Non solo, saranno anche avvantaggiati i lavori manuali, come ha spiegato Julia Pollak, capo economista di ZipRecruiter, alla Cnn: "Sarà più facile automatizzare i lavori d'ufficio rispetto a mestieri come il carpentiere, elettricista e rimozione dei parassiti, molti di questi servizi manuali sono svolti da uomini." Lavori difficili da automatizzare, infatti un rapporto dell'Università della Pennsylvania pubblicato a marzo ha elencato i mestieri "che saranno al sicuro dall'IA", tra questi: agricoltori, autisti, meccanici, tecnici, elettricisti, idraulici, tuttofare, macellai e chef.
Un'alternativa pericolosa
Il problema, come ha spiegato Kerry McInerney, ricercatore presso il Leverhulme Center for the Future of Intelligence dell'Università di Cambridge, potrebbero esserere proprio le alternative.
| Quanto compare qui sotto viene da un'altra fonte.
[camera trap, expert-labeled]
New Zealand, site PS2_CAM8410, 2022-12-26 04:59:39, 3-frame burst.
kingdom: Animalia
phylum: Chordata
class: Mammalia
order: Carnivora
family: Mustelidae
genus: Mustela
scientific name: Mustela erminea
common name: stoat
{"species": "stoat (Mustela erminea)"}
I lavoratori più esposti (che sono anche i meno retribuiti), saranno probabilmente "spinti in aree come l'etichettatura di dati", in altre parole svolgeranno sempre lavori "di ufficio" ma legati all'intelligenza artificiale.
L'etichettatura consiste nell'affiliare nomi a video, immagini e audio, per addestrare i sistemi. In alcuni casi questo diventa un problema, come per la moderazione sui social. Ai tempi dell'intelligenza artificiale svolgere questo compito vuol dire passare il tempo a catalogare per ore stupri, immagini pedoporografice, suicidi, violenza, incesti e odio per ripulire l’intelligenza artificiale da tutto il male del mondo. È la schiavitù 3.0, quella che permette alle industrie tech di macinare miliardi di dollari. "Questi lavori possono essere psicologicamente molto dannosi", a causa della natura del materiale che deve essere identificato, afferma McInerney. Qualcosa del genere sta già succedendo in Africa, dove una società di outsourcing in Kenya, Sama, sta sfruttando i lavoratori per ripulire ChatGPT di OpenAI.